But what if there was a way to get back that pep in our immune step? Amidst a rising wave of anti-aging research seeking the keys to rejuvenation, one group of scientists led by Stanford University and the National Institutes of Health believe they’ve found a way to reset the immune system with a one-time antibody treatment.

These findings were published Wednesday in the journal Nature.

Myeloid versus lymphoid

The treatment relies on rebalancing a group of cells called hematopoietic stem cells (HSCs) that live in our bone marrow. These HSCs are the progenitors of other blood and immune system cells, and as we age, they tend to give rise to more blood, or myeloid, cells rather than lymphoid or immune cells like B and T cells. The researchers found that when older mice were given an antibody treatment targeting myeloid-making HSCs, this resulted in a stronger immune system that responded faster to vaccination and was less prone to unnecessary inflammation.

“Older people just don’t make many new B and T cell lymphocytes,” Irving Weissman, the study’s lead researcher and professor of pathology and developmental biology at Stanford University, said in a press release. “During the start of the COVID-19 pandemic, it quickly became clear that older people were dying in larger numbers than younger people. This trend continued even after vaccinations became available. If we can revitalize the aging human immune system like we did in mice, it could be lifesaving when the next global pathogen arises.”

Lymphoid cells like B and T cells (also known collectively as lymphocytes) make up the adaptive immune system, which is more specific and strategic, and keeps a record of past tussles. Some myeloid cells also have immune functions, but they’re part of another division called innate immunity. This system is non-specific and triggers responses like inflammation to help with protection and recruit other immune cells to the fold. While inflammation in and of itself isn’t bad, it tends to stir up more and without due cause as we age, coining a phenomenon scientists have dubbed “inflammaging.”

Why some HSCs tend to make more myeloid cells — skewing the balance between myeloid and lymphoid cells — isn’t entirely understood. But there’s evidence to suggest that extremely long-lived people don’t experience this skew and, as a result, retain protective B and T cells that help them mount fast and effective immune responses and likely less inflammation.

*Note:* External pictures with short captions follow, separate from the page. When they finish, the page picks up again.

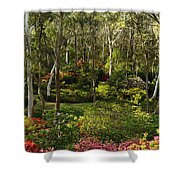 Campbell Rhododendron Gardens 2am 6831-6832 Panorama Shower Curtain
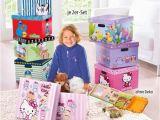 Aufbewahrungsbox Garten Aldi Süd Aufbewahrungsbox Garten Aldi Cool Bilder Kissenbox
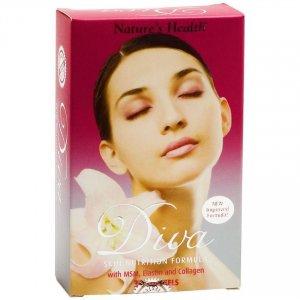 DIVA (30 Softgels) - Anti Aging Wanita & Pria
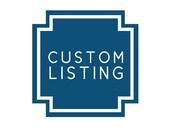 Custom listing for mere1975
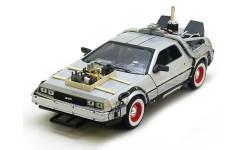 DE LOREAN DMC12 'Back to Future 3' (из к/ф'Назад в будущее 3') 1987, масштабная модель, Welly, scale24, DeLorean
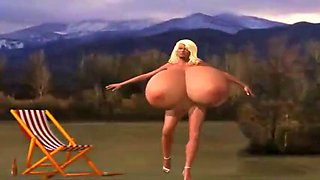 animated balon tits milf fuck on forest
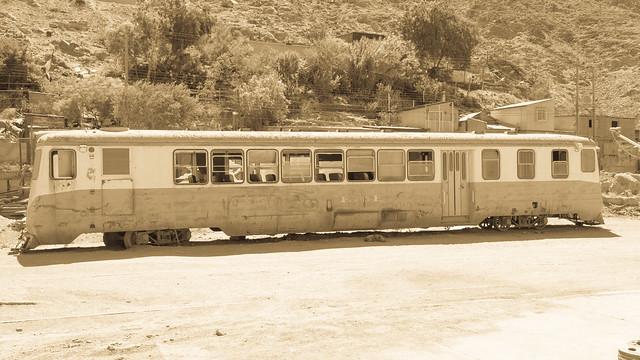 Alter Eisenbahnwaggon von Copiapó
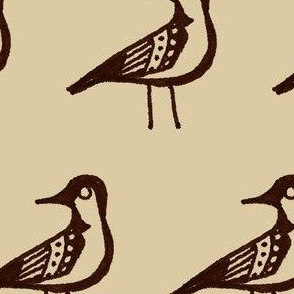 Doodle Bird (Large and Brown)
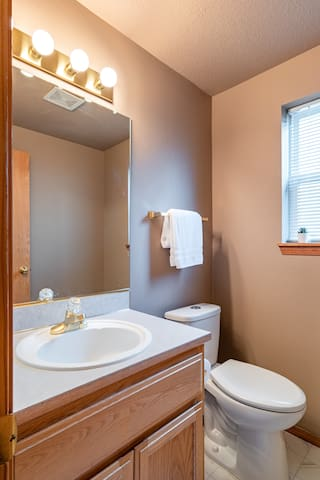 Living Room Bathroom (adjacent to Laundry Room and Garage)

Rebalancing the immune force

In the new study, Weissman and his colleagues explored whether it was possible to realign HSCs with an antibody therapy. Because antibodies are very specific in who or what they target, the researchers need to make sure they go after HSCs bending towards myeloid and not lymphoid cells. They examined the surfaces of mouse HSCs and found three proteins that singled out potential pro-myeloid versus lymphoid cells.

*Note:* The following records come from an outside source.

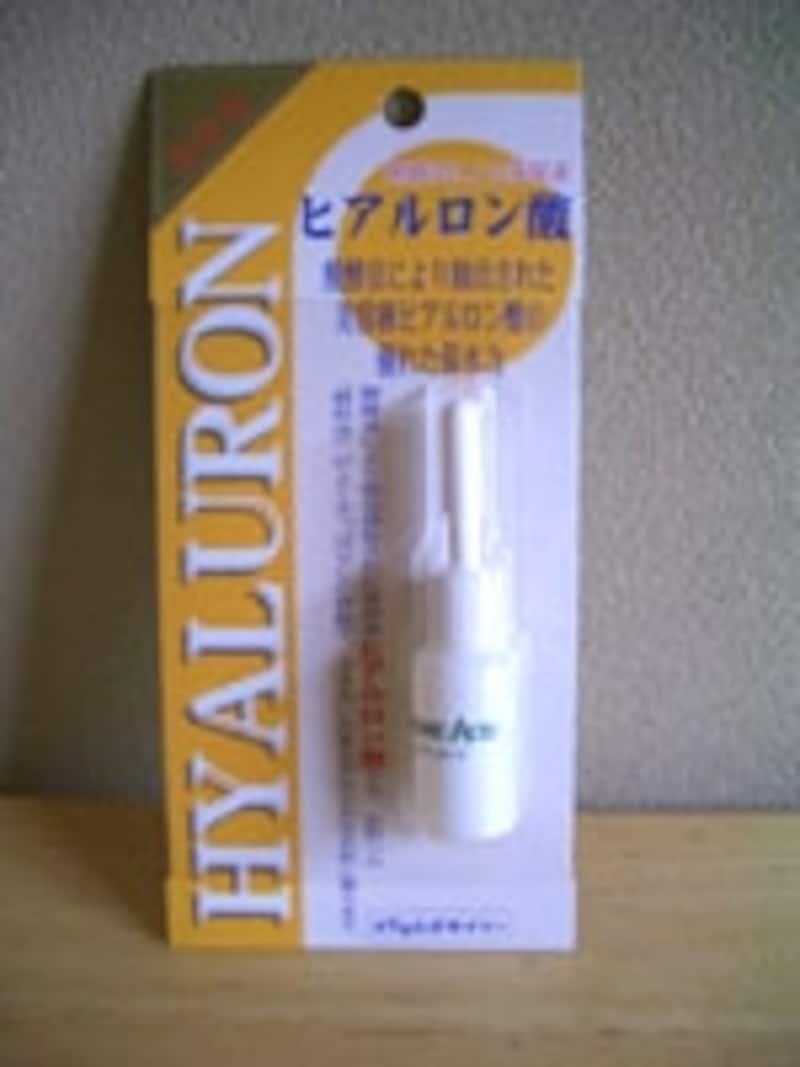 「ヒアルロン酸」 人気のヒアルロン酸は容量が多い210円の商品も発売されている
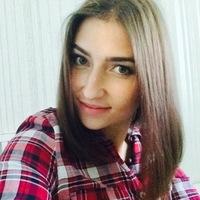 Забабурина Татьяна (Лесниченко)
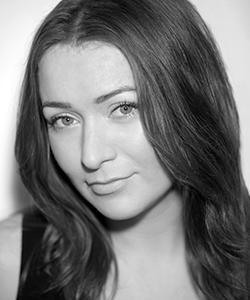Lauren James-Ray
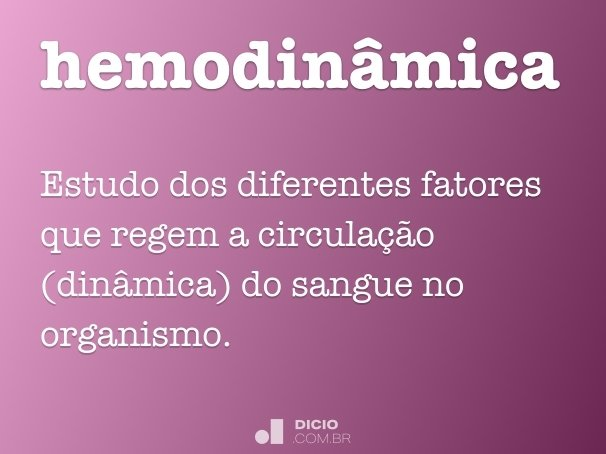 hemodin�mica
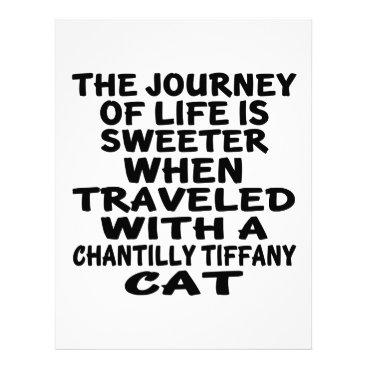 McTiffany Tiffany Aqua Traveled With Chantilly Tiffany Cat Letterhead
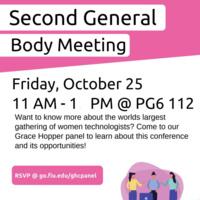 Second General Body Meeting + Grace Hopper Panel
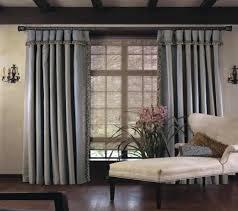 best window treatment for sliding glass doors best curtains sliding glass doors balcony door curtains patio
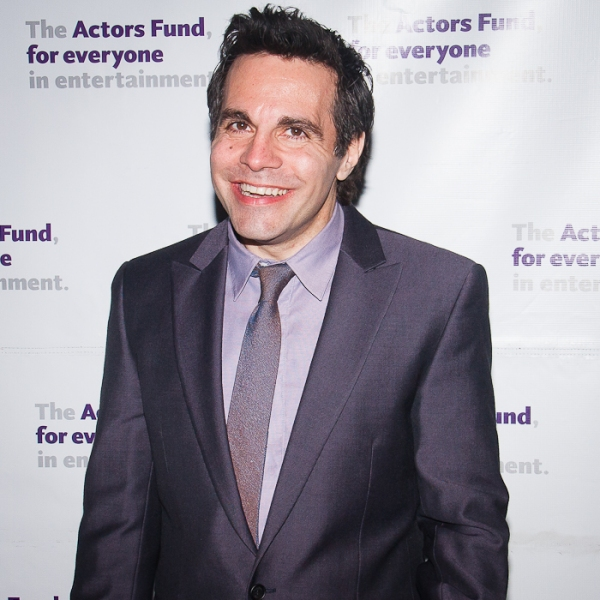 Photo Coverage: Mario Cantone, Richard Kind & More at NOTHING LIKE A DAME Benefit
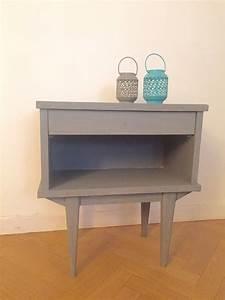 Table De Chevet Pas Cher : table de chevet vintage pieds compas pas cher luckyfind ~ Teatrodelosmanantiales.com Idées de Décoration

Antibodies designed to seek out and destroy these myeloid-biased HSCs were injected into older mice, about 18 to 24 months of age (roughly equivalent to 56 to 69 years old in human years). The numbers of myeloid and lymphoid cells were measured one week, eight weeks, and 16 weeks later. Their numbers were compared against younger mice aged three to six months old, or about 20 to 30 years old in human years. One group of older mice didn’t receive the treatment.

After one week, the antibody-treated older mice demonstrated a considerable decrease in the number of pro-myeloid HSCs, and this effect seemed pretty durable, lasting up to 16 weeks compared to their untreated counterparts. The treatment didn’t harm HSCs inclined toward lymphoid cells; there were a lot more new B and T cells circulating in animals’ bodies.

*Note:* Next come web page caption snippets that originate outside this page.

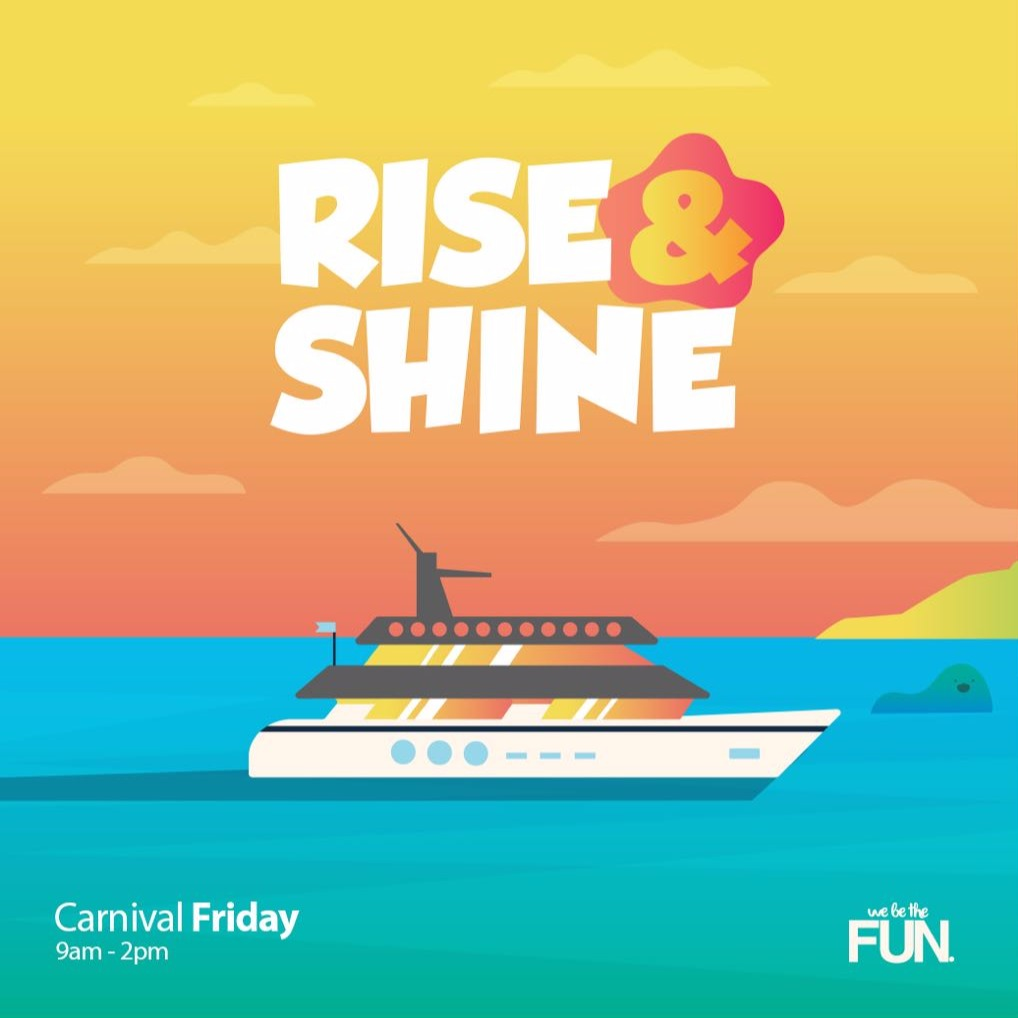 Rise & Shine - Yacht Party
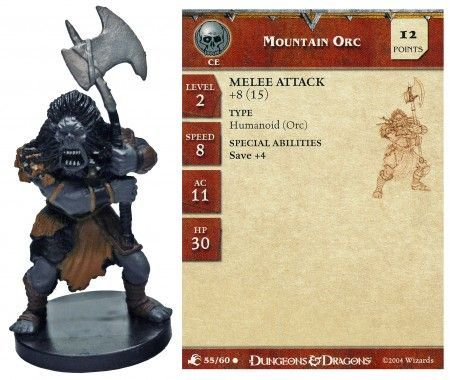 Mountain Orc #55 Aberrations D&D Miniatures
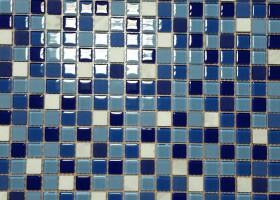 Мозаика 401004 чип 15х15х4мм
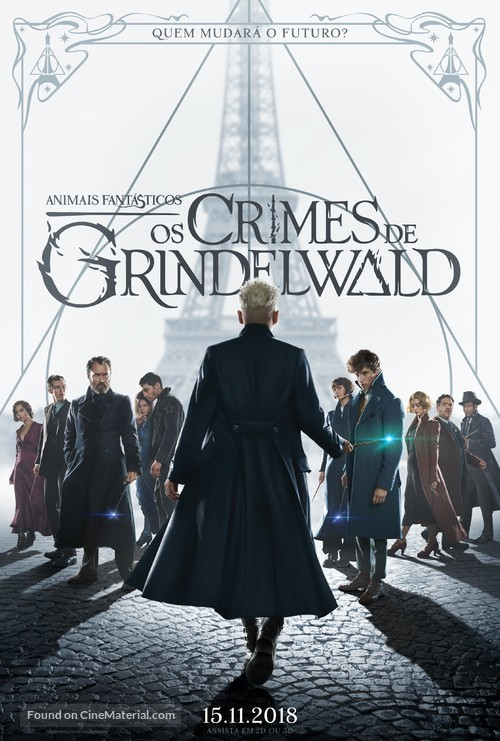 Fantastic Beasts: The Crimes of Grindelwald - Brazilian Movie Poster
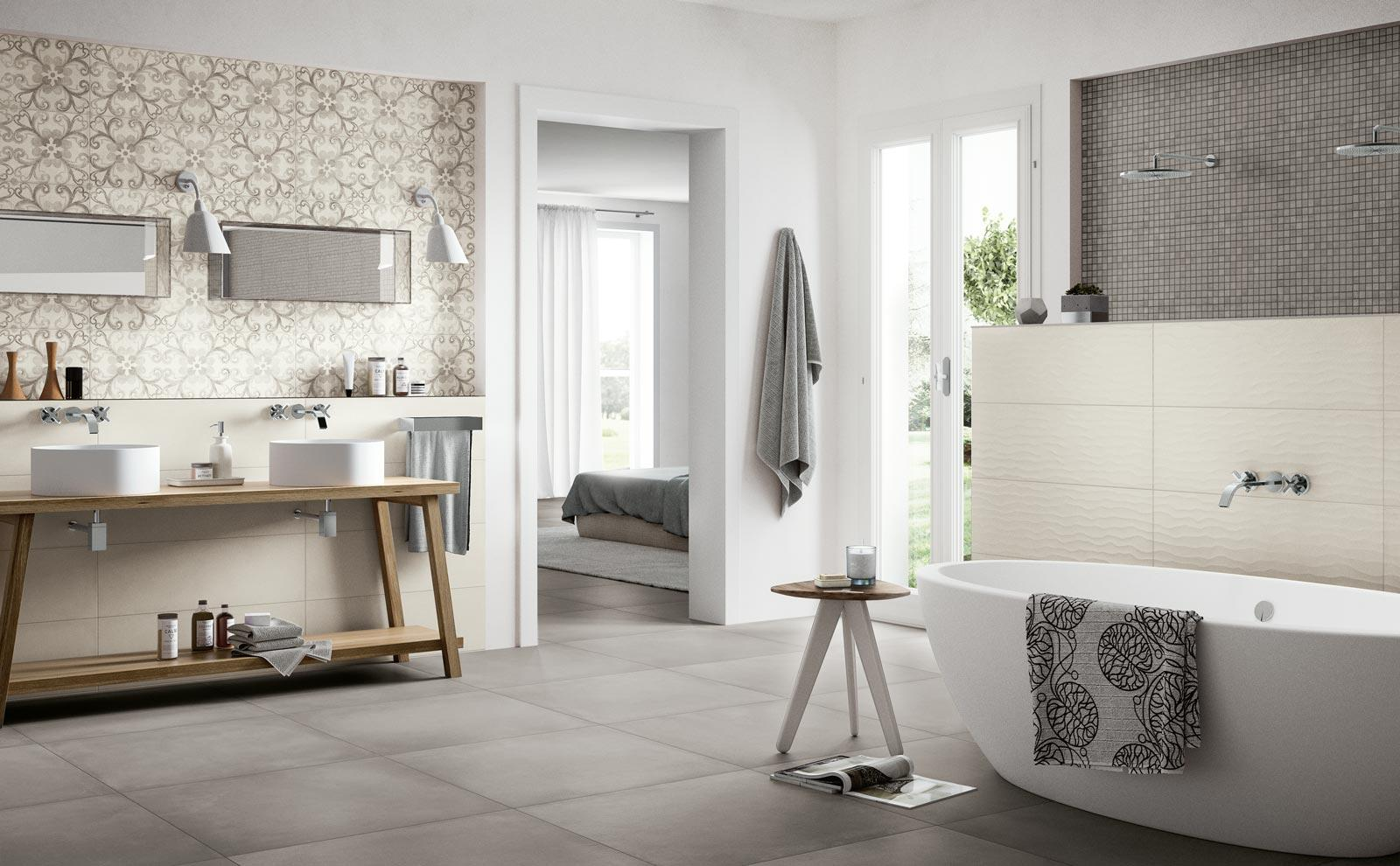 Rewind Wall Collection: terracotta and concrete effect ceramic tiles ...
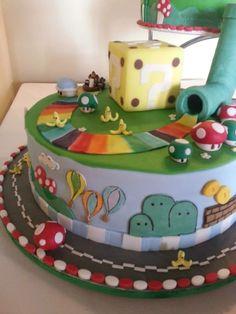 Mario Kart wedding cake   Nintento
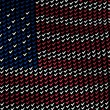 Plurality of voting symbol forming American flag w...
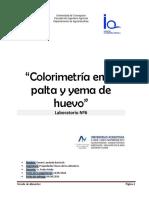 Informe 6 Color
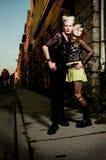 Coppie punk fotografia stock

“Not only did we see a shift toward cells involved in adaptive immunity, but we also observed a dampening in the levels of inflammatory proteins in the treated animals,” Jason Ross, the paper’s first author and a postdoctoral medical fellow at Stanford University, said in the press release. “We were surprised that a single course of treatment had such a long-lasting effect. The difference between the treated and untreated animals remained dramatic even two months later.”

The researchers also saw that when the antibody-treated older mice were vaccinated eight weeks later against a virus to which they had never been exposed before, their immune systems responded swiftly, not exactly on par with the younger mice but following close.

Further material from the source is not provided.